Hmm...try switching out your cables, and doing some general trouble shooting just to verify that it is in fact the behringer that's causing the problem 2 bad units seems very unlikely.

Also, the manual seems to indicate that the XLR's may not like unbalanced signals. Try using just the 1/4"


----------



## ampire (Nov 27, 2008)

eugovector said:


> Hmm...try switching out your cables, and doing some general trouble shooting just to verify that it is in fact the behringer that's causing the problem 2 bad units seems very unlikely.
> 
> Also, the manual seems to indicate that the XLR's may not like unbalanced signals. Try using just the 1/4"


Can't use anything but xlr in for the main in's. I think ill just buy a legit preamp instead, like a carver or nad, or rackmount a cheap small receiver.


----------



## eugovector (Sep 4, 2006)

Aren't the in's on 5 and 6 1/4"?


----------



## ampire (Nov 27, 2008)

eugovector said:


> Aren't the in's on 5 and 6 1/4"?


I tried that with the prior unit. it made the problem more complex and didnt solve it.


----------



## bluejay (Sep 10, 2007)

> Gonna rma it and never buy another behringer product again.


That is what I did. I tried two V-Verbs last year. There was a different thing wrong with each one.

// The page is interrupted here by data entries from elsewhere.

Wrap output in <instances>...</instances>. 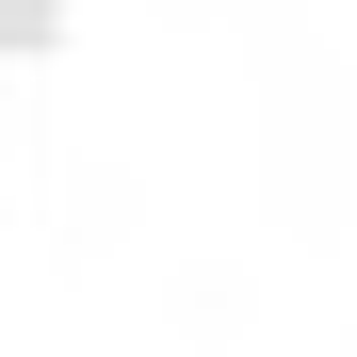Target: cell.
I'll return each mask as SVG.
<instances>
[{
	"label": "cell",
	"instance_id": "obj_1",
	"mask_svg": "<svg viewBox=\"0 0 357 357\" xmlns=\"http://www.w3.org/2000/svg\"><path fill=\"white\" fill-rule=\"evenodd\" d=\"M66 33V0H0V49H49Z\"/></svg>",
	"mask_w": 357,
	"mask_h": 357
}]
</instances>
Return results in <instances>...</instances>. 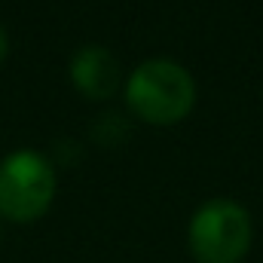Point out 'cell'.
Returning a JSON list of instances; mask_svg holds the SVG:
<instances>
[{
	"instance_id": "1",
	"label": "cell",
	"mask_w": 263,
	"mask_h": 263,
	"mask_svg": "<svg viewBox=\"0 0 263 263\" xmlns=\"http://www.w3.org/2000/svg\"><path fill=\"white\" fill-rule=\"evenodd\" d=\"M126 104L147 126H175L196 104L193 73L172 59H147L126 80Z\"/></svg>"
},
{
	"instance_id": "2",
	"label": "cell",
	"mask_w": 263,
	"mask_h": 263,
	"mask_svg": "<svg viewBox=\"0 0 263 263\" xmlns=\"http://www.w3.org/2000/svg\"><path fill=\"white\" fill-rule=\"evenodd\" d=\"M187 245L196 263H242L251 248V214L236 199H208L190 217Z\"/></svg>"
},
{
	"instance_id": "3",
	"label": "cell",
	"mask_w": 263,
	"mask_h": 263,
	"mask_svg": "<svg viewBox=\"0 0 263 263\" xmlns=\"http://www.w3.org/2000/svg\"><path fill=\"white\" fill-rule=\"evenodd\" d=\"M55 199V168L37 150H15L0 162V217L31 223Z\"/></svg>"
},
{
	"instance_id": "4",
	"label": "cell",
	"mask_w": 263,
	"mask_h": 263,
	"mask_svg": "<svg viewBox=\"0 0 263 263\" xmlns=\"http://www.w3.org/2000/svg\"><path fill=\"white\" fill-rule=\"evenodd\" d=\"M70 83L92 101H107L123 86V67L104 46H83L70 59Z\"/></svg>"
},
{
	"instance_id": "5",
	"label": "cell",
	"mask_w": 263,
	"mask_h": 263,
	"mask_svg": "<svg viewBox=\"0 0 263 263\" xmlns=\"http://www.w3.org/2000/svg\"><path fill=\"white\" fill-rule=\"evenodd\" d=\"M6 52H9V37H6V28L0 25V62L6 59Z\"/></svg>"
}]
</instances>
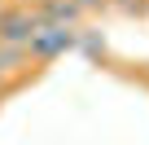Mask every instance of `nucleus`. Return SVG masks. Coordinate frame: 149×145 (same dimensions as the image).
<instances>
[{
    "instance_id": "obj_5",
    "label": "nucleus",
    "mask_w": 149,
    "mask_h": 145,
    "mask_svg": "<svg viewBox=\"0 0 149 145\" xmlns=\"http://www.w3.org/2000/svg\"><path fill=\"white\" fill-rule=\"evenodd\" d=\"M79 5H84V13H88V9H105L110 0H79Z\"/></svg>"
},
{
    "instance_id": "obj_2",
    "label": "nucleus",
    "mask_w": 149,
    "mask_h": 145,
    "mask_svg": "<svg viewBox=\"0 0 149 145\" xmlns=\"http://www.w3.org/2000/svg\"><path fill=\"white\" fill-rule=\"evenodd\" d=\"M35 13L31 9H0V44H26L35 35Z\"/></svg>"
},
{
    "instance_id": "obj_1",
    "label": "nucleus",
    "mask_w": 149,
    "mask_h": 145,
    "mask_svg": "<svg viewBox=\"0 0 149 145\" xmlns=\"http://www.w3.org/2000/svg\"><path fill=\"white\" fill-rule=\"evenodd\" d=\"M74 44H79V31H74V27H53V22H44V27H35V35L26 40V57H31V62H57V57H66Z\"/></svg>"
},
{
    "instance_id": "obj_6",
    "label": "nucleus",
    "mask_w": 149,
    "mask_h": 145,
    "mask_svg": "<svg viewBox=\"0 0 149 145\" xmlns=\"http://www.w3.org/2000/svg\"><path fill=\"white\" fill-rule=\"evenodd\" d=\"M0 84H5V70H0Z\"/></svg>"
},
{
    "instance_id": "obj_3",
    "label": "nucleus",
    "mask_w": 149,
    "mask_h": 145,
    "mask_svg": "<svg viewBox=\"0 0 149 145\" xmlns=\"http://www.w3.org/2000/svg\"><path fill=\"white\" fill-rule=\"evenodd\" d=\"M31 13H35L40 27H44V22H53V27H79L84 5H79V0H40Z\"/></svg>"
},
{
    "instance_id": "obj_4",
    "label": "nucleus",
    "mask_w": 149,
    "mask_h": 145,
    "mask_svg": "<svg viewBox=\"0 0 149 145\" xmlns=\"http://www.w3.org/2000/svg\"><path fill=\"white\" fill-rule=\"evenodd\" d=\"M74 31H79V44H74V48H84L88 57H101L105 53V35L97 27H74Z\"/></svg>"
}]
</instances>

A quality component from another manufacturer was 4 times the price though, so I decided to just do something different altogether.


----------



## ampire (Nov 27, 2008)

bluejay said:


> That is what I did. I tried two V-Verbs last year. There was a different thing wrong with each one. A quality component from another manufacturer was 4 times the price though, so I decided to just do something different altogether.


I only do 2 channel listening and I am in grad school right now so Ill just wait 2 years and when I get out Ill buy a nice hdmi receiver to use as my pre/pro.
I guess Ill keep using my laptop's soundcard as a pre for now, I dont want to spend more money on my audio system when I am using a 17" screen for my video lol.


----------